Lisa (drld) | 24 comments Mod
Hi Readers,
Where is everyone? Did you all skip The Glass Castle? It's a great book. Yao, I too was extremely saddened by this story. It is a fascinating story.


message 4: by Lisa (new)

Lisa (drld) | 24 comments Mod
Oops, I apologize! Getting ahead of myself. The Glass Castle isn't due until March 25th!


message 5: by Lourdes (new)

Lourdes A. | 49 comments This book transmits a relevant message about how poverty, alcohol addiction, and neglect can severely impact children´s life. During the reading I felt so bad seeing how the main character Jeannette Walls and their siblings suffer hunger, cold and all kinds of mistreatment from their parents. I got shocked by the way Jeannette´s mother (Rose Mary) takes care of her children.
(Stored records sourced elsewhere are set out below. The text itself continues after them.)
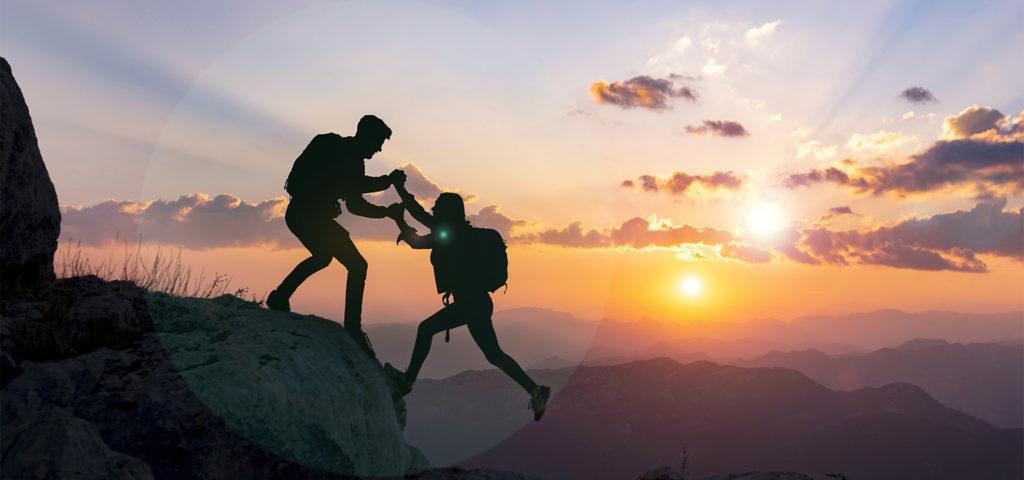 coach helping student climb a mountain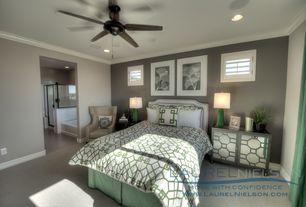 Art Deco Master Bedroom with Crown molding, Built-in bookshelf, Ceiling fan, Carpet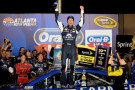 Kasey Kahne, driver of the #5 Farmers Insurance Chevrolet, celebrates in Victory Lane after winning the NASCAR Sprint Cup Series Oral-B USA 500 at Atlanta Motor Speedway on August 31, 2014 in Hampton, Georgia. - Photo Credit: Jonathan Moore/Getty Images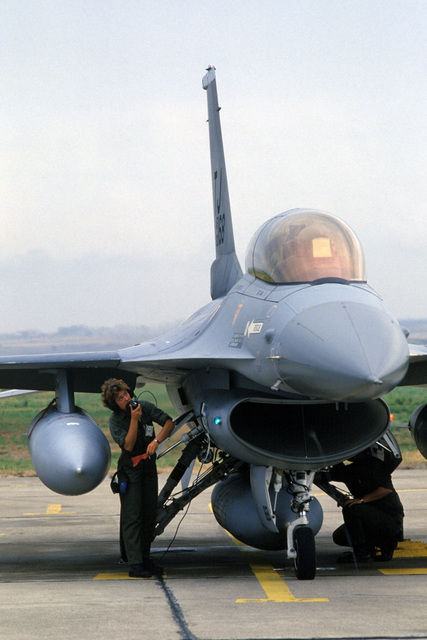 A crew chief goes through a preflight check on a 612th Tactical Fighter Squadron F-16B Fighting Falcon aircraft at the end of a runway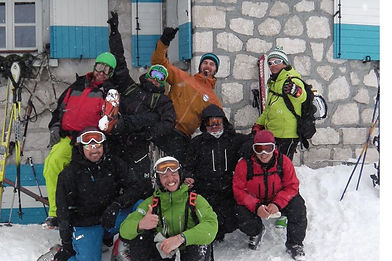 happy sella nevea mountain experienc group in front of rifugio gilberti, we skied in bovec and powder snow, sleeping in the snow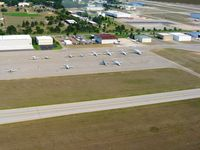 Cherry Capital Airport (TVC) - The building with the maroon roof is the FBO (Harbour Air) - office is on the opposite side. - by Bob Simmermon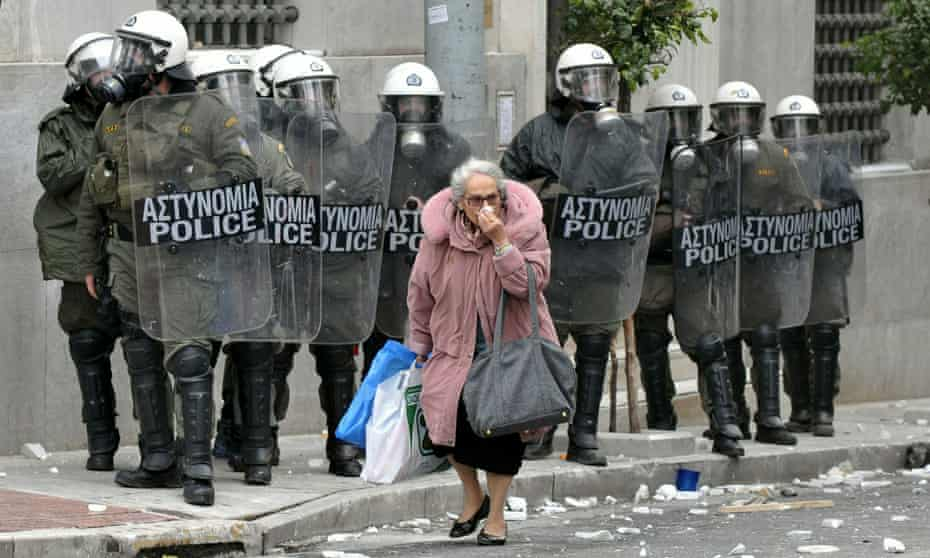 A woman walks past riot police during clashes with protestors December 15, 2010 in Athens, Greece.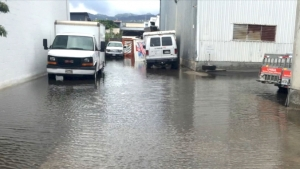 vehicles parked in flooded area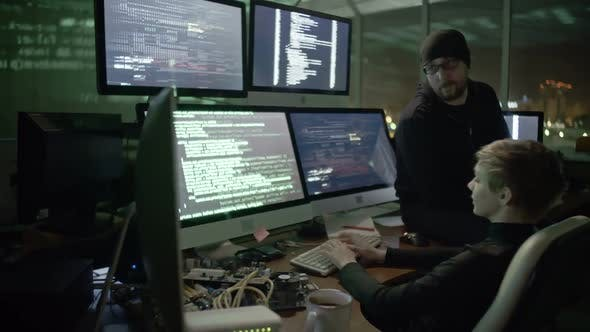 Thumbnail for Female Hacker Gaining Secure Information with Colleague Assistance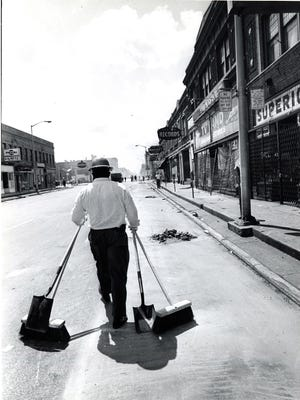 A man is seen cleaning up debris after the1967 Riots.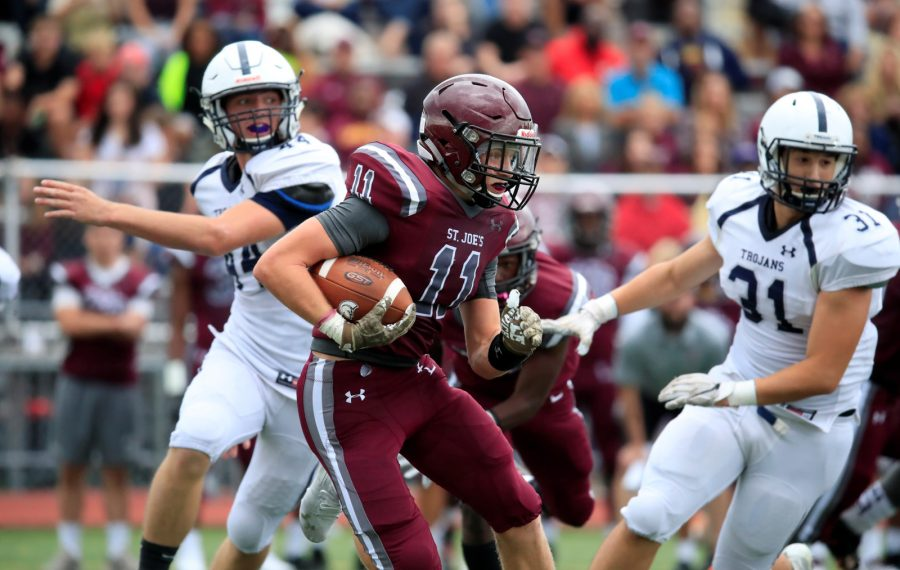 St. Joe's receiver Sam Kline runs after a catch against McDowell during first half action at St. Joe's Saturday (Harry Scull Jr./Buffalo News)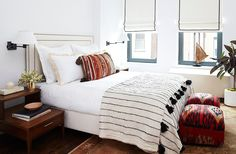 Textiles carry the eye in the white-walled master bedroom. On the windows, Roman shades from the Shade Store continue a theme of black details with stitched borders, tying into the tasseled quilt and bronze accents. By the bed, shaded sconces contribute a contemporary touch above yesteryear's tiered nightstands.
She has an immature behavior in dealing with real situations as a lack of food in the house and does not care about other children´s needs. How can we allow a three-year old child to cook hotdogs by herself?
Jeannette and her siblings are raised by an unstable family always short on cash and food. Besides that, the family moves around the Country, frequently causing stress and making it difficult for the children to access school.
It seems that the “Glass Castle” also brings a message of forgiveness. The Transparent Palace that Jeannette's father (Rex Walls) promises to build for his children functions as a metaphor for another fanciful constructor. As a matter of fact, Jeannette´s parents were unsuited to raise children and mask their struggles to survive in a world for which they are not prepared to face it. Rex is an intelligent guy, and when sober, he teaches good things to his children, but when he is drunk, he causes problems to the family and a huge deception to Jannette, who always has a good expectation about him.
The unstable life makes a significant impact on the children´s health and behaviors, leading the adolescents to leave their parents´house and go to New York to try a new life. Eventually, Rex and Rose Mary go to Manhattan as well, but they do not stay with their children and become homeless. Even though Jeannette does not appreciate the way her parents face life, she tries to understand and forgive them.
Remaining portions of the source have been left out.